A proposito di teatro di figura

[di Massimo Schuster*]

Ho fatto il marionettista per quasi cinquant'anni. In tutto quel periodo ho avuto la fortuna di portare i miei spettacoli in una sessantina di paesi del mondo. La cosa mi ha permesso di rendermi conto che quello che viene oggi chiamato “teatro di figura” è figlio di tradizioni millenarie. Siccome, almeno in Occidente, quel nostro tipo di teatro è meno conosciuto di quello di attori, vorrei provare a scalzare tre credenze comuni:

  1. il teatro di figura è destinato all'infanzia;
  2. nel teatro di figura la parte visiva prevale sul testo;
  3. il bello del teatro di figura è l'illusione che crea.

Foto di scena del mio Re di Girgenti, dall'omonimo romanzo di Andrea Camilleri, 2014.

## Elenco dei compiti
• 1. Trascrivi il brano del testo sul teatro di figura che comincia con le parole "A proposito di" e finisce dopo "l'illusione che crea.".
• 2. Secondo il testo sul teatro di figura, per quanto tempo chi scrive ha fatto il marionettista?
• 3. Per favore, prosegui il testo sul teatro di figura dopo l'ultima frase riportata.

## Record dei dati
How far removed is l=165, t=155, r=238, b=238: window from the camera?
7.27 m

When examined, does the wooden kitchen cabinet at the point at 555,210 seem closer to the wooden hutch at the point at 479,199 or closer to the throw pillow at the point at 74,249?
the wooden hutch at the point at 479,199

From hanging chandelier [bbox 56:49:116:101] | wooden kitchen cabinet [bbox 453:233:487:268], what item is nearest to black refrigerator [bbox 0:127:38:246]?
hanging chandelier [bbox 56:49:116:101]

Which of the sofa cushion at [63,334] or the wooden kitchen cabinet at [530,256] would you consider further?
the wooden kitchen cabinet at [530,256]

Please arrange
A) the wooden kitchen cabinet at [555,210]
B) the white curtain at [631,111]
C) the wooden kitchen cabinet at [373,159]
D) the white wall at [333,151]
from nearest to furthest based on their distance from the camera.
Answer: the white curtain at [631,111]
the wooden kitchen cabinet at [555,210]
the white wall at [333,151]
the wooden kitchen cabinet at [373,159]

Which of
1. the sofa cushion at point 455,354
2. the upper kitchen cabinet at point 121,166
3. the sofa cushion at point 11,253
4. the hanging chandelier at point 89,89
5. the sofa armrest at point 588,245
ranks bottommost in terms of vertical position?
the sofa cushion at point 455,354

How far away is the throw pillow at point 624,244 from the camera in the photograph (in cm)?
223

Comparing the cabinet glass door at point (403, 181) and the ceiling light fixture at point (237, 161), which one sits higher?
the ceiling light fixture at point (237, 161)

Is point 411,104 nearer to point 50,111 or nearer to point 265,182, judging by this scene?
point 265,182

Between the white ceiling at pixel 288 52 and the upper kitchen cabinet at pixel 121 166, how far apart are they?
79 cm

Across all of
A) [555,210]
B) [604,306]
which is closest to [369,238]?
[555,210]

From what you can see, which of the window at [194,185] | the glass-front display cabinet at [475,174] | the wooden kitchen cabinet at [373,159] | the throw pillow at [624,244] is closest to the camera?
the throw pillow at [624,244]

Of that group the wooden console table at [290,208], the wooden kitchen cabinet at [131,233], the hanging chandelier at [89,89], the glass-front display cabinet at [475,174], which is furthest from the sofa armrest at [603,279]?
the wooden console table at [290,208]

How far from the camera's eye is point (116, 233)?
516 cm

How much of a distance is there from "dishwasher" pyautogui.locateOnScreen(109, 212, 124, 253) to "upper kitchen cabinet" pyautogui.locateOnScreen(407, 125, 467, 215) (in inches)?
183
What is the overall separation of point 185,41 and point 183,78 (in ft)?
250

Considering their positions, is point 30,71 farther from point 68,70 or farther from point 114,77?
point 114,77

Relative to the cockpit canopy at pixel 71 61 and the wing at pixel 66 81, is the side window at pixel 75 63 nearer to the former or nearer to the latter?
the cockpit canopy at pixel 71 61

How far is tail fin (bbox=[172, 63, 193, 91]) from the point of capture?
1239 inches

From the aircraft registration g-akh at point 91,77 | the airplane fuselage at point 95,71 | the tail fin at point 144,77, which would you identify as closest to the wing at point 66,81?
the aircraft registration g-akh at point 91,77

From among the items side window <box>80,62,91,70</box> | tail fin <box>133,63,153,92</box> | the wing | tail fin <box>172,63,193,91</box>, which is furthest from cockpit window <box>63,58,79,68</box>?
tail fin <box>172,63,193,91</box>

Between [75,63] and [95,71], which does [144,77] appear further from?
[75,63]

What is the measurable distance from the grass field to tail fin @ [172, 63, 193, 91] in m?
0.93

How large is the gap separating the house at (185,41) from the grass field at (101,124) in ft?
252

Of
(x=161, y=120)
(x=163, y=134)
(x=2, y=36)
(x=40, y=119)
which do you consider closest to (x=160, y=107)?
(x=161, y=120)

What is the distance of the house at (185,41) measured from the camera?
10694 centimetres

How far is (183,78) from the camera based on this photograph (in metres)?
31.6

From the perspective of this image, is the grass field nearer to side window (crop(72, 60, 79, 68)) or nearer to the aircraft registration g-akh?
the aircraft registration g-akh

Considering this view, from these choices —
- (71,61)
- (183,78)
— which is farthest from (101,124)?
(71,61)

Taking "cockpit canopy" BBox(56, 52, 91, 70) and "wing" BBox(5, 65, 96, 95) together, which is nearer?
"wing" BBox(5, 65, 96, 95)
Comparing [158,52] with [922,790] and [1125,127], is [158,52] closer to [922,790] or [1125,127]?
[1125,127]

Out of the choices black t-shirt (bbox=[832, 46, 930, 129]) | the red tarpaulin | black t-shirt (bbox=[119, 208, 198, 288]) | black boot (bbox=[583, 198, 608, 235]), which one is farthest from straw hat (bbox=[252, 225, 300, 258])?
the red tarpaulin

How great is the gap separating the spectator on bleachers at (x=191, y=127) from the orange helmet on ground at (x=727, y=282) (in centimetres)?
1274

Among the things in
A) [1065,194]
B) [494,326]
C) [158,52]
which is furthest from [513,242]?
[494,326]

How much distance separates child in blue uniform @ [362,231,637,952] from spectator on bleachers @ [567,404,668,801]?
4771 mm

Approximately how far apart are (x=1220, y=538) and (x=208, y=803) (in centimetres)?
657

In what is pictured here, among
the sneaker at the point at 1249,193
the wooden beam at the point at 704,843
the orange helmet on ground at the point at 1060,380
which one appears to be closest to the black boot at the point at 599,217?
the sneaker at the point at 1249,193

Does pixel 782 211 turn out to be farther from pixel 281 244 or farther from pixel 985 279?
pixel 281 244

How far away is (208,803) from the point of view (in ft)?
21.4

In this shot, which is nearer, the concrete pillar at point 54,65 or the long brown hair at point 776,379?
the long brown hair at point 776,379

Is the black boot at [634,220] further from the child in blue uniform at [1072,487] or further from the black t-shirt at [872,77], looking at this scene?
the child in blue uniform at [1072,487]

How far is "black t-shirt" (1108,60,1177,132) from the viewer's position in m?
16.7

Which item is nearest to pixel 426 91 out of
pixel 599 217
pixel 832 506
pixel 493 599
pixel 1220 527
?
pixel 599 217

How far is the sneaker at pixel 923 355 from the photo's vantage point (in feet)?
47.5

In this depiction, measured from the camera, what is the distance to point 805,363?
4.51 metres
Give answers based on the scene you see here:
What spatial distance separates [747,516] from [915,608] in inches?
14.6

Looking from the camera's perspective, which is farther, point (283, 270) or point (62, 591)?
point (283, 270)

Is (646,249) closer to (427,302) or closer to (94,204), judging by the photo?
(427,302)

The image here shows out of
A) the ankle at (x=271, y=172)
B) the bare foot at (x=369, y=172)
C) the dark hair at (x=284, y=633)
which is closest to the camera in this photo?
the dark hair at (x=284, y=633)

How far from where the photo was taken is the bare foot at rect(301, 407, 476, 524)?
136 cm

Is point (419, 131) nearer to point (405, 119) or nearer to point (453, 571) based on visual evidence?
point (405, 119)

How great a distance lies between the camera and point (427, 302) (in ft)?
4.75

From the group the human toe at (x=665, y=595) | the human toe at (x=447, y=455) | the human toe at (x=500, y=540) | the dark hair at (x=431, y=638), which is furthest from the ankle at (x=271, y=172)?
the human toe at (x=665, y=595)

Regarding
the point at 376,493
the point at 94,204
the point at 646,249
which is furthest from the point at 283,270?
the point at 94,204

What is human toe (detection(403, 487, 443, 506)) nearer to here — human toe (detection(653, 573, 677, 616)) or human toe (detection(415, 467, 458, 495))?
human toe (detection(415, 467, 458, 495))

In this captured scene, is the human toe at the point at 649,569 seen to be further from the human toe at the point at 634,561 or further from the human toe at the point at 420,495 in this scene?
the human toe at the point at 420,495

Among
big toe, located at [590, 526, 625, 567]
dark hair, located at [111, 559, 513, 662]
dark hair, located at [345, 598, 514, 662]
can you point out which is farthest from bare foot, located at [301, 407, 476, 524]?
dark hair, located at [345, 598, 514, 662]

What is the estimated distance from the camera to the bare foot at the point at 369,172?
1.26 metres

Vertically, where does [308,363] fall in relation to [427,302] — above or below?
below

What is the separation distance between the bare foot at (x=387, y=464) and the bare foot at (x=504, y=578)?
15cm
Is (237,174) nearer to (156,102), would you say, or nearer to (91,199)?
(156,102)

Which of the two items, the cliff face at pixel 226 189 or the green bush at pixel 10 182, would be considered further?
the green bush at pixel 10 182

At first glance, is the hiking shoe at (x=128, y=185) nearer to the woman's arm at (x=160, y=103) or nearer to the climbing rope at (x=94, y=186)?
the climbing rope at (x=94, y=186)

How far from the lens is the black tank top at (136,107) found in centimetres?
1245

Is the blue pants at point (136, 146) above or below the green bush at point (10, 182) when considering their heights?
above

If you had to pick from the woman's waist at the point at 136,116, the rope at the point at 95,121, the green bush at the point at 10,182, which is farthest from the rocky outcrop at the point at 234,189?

## Risposte attese
• 1.
A proposito di teatro di figura

[di Massimo Schuster*]

Ho fatto il marionettista per quasi cinquant'anni. In tutto quel periodo ho avuto la fortuna di portare i miei spettacoli in una sessantina di paesi del mondo. La cosa mi ha permesso di rendermi conto che quello che viene oggi chiamato “teatro di figura” è figlio di tradizioni millenarie. Siccome, almeno in Occidente, quel nostro tipo di teatro è meno conosciuto di quello di attori, vorrei provare a scalzare tre credenze comuni:

  1. il teatro di figura è destinato all'infanzia;
  2. nel teatro di figura la parte visiva prevale sul testo;
  3. il bello del teatro di figura è l'illusione che crea.

• 2. Per quasi cinquant'anni.

• 3.
MARIONETTE, BURATTINI E INFANZIA

In realtà il teatro di figura ha incominciato a diventare uno spettacolo per l'infanzia solo ai primi del '900 (e molto di più nel dopoguerra), una volta che l'Occidente aveva “inventato” l'idea stessa di infanzia. È la stessa cosa che è successa con le fiabe e che J.R. Tolkien ha spiegato magistralmente in una conferenza all'Università di St. Andrews, in Scozia, nel 1939. Se in questo estratto di testo la parola “fiaba” venisse sostituita da “teatro di figura”, ciò che dice Tolkien sarebbe altrettanto vero.

«Tra coloro che sono ancora abbastanza saggi da non considerare le fiabe come qualcosa di pernicioso sembra che domini l'opinione che esista un rapporto naturale tra lo spirito infantile e le fiabe, un rapporto simile a quello che c'è tra il corpo dei bambini e il latte. Penso sia un errore; nel migliore dei casi un errore dovuto a una finta credenza e commesso di solito da chi, per qualche ragione personale (come la puerilità) ha tendenza a considerare i bambini come degli esseri speciali, quasi come una razza diversa, invece che come membri normali, anche se immaturi, di una famiglia particolare e della famiglia umana in generale.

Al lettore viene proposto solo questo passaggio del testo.